> _Required work_
Pull out each line of the records below that contains the string "panel", and copy those lines unchanged.

> _Raw data_
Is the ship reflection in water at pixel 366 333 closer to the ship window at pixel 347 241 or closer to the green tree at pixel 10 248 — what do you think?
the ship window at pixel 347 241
==
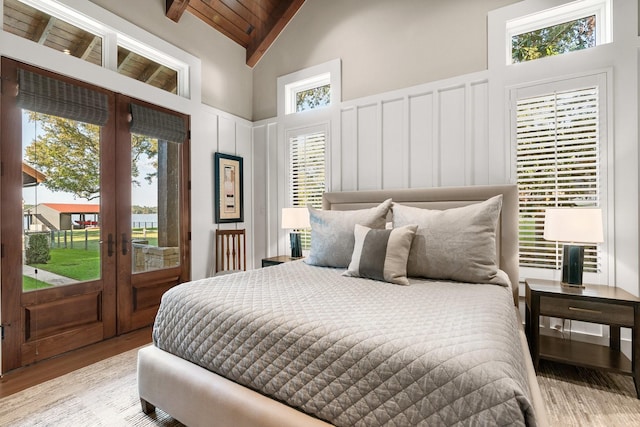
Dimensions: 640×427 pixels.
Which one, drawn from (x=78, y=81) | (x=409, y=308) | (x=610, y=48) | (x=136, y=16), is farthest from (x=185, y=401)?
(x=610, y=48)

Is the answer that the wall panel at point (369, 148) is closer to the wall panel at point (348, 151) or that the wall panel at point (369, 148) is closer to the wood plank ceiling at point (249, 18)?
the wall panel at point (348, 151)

> _Solved exercise_
Is the answer that the wall panel at point (369, 148) is closer to the wall panel at point (348, 151) or that the wall panel at point (369, 148) is closer to the wood plank ceiling at point (249, 18)?
the wall panel at point (348, 151)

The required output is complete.